On 09/04/2011, at 7:11 AM, Guido Tack wrote:

> Ruben Zilibowitz wrote:
> 
>> This is a brilliant idea! Definitely helps to reduce file size.
> 
> What I was wondering is whether you can use our Makefiles to build Gecode for 
> iOS, or do you have to turn the whole of Gecode into an XCode project?

I believe I first did:
./configure --enable-static --disable-shared --disable-gist --disable-qt
in order to generate the config.hpp file

Then it was just a matter of adding the gecode folder with all the source code 
to Xcode. Then I removed some files I didn't need and were causing errors. And 
that was it.

>> On another matter, I don't seem to be receiving my own emails to the list. 
>> Even though Receive your own posts to the list is set to yes. Are my posts 
>> getting to the list at all?
> 
> They are.  You can always check the archives at
> http://news.gmane.org/gmane.comp.lib.gecode.user

Ok.

Exercise requirements:
**1.** List every option given to ./configure in the Gecode mailing-list message.
**2.** Please go on with the Gecode mailing-list message after its closing "Ok.", keeping the same voice.

Supplied material:
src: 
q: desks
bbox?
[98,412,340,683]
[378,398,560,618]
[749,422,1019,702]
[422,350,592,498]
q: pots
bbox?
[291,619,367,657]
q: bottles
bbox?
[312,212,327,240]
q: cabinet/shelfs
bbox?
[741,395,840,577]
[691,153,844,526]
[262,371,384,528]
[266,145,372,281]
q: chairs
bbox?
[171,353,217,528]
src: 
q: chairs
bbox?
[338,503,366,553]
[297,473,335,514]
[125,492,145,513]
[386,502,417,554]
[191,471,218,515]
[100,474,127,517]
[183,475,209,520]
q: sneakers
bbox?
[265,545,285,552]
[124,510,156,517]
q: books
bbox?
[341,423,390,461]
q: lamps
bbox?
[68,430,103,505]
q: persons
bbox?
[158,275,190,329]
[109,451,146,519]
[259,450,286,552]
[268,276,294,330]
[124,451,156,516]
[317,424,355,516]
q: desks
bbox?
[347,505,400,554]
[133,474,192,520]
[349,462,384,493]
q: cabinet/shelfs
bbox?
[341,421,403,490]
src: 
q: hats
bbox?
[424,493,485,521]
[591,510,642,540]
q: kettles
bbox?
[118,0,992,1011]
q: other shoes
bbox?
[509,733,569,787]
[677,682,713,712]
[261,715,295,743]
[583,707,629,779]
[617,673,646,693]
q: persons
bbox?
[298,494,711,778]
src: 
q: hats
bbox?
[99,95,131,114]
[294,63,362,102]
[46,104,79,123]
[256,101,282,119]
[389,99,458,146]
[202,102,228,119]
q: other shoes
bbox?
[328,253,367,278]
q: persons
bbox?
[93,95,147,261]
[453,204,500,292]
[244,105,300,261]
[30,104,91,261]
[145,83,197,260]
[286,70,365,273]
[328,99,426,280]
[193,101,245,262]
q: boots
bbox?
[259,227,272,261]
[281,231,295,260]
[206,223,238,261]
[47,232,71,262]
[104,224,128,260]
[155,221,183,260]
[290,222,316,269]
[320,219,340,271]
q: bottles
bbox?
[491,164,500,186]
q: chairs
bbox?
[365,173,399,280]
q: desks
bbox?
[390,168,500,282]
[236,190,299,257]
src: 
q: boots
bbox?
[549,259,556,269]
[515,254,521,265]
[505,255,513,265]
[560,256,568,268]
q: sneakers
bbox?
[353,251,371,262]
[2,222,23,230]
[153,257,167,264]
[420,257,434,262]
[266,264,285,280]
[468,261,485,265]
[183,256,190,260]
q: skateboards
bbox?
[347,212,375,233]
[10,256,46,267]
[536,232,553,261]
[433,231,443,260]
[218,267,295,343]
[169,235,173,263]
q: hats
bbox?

The replies:
**1.**
--enable-static
--disable-shared
--disable-gist
--disable-qt

**2.**
Ruben

> Guido
> 
>> 
>> Ruben
>> 
>> On 08/04/2011, at 9:47 PM, Christian Schulte wrote:
>> 
>>> There might be an additional way to make the binaries smaller. After 
>>> running configure, you can edit the file
>>>                 gecode/support/config.hpp
>>> and change the line
>>>  
>>> /* How to tell the compiler to really, really inline */
>>> #define forceinline inline __attribute__ ((__always_inline__))
>>>  
>>> to
>>>  
>>> /* How to tell the compiler to really, really inline */
>>> #define forceinline inline
>>>  
>>> This reduces the amount of inlining (hopefully). I do not know which 
>>> difference it makes for gcc though. For MSVC on Windows it saves 35% for 
>>> the integer module and 50% for the set module.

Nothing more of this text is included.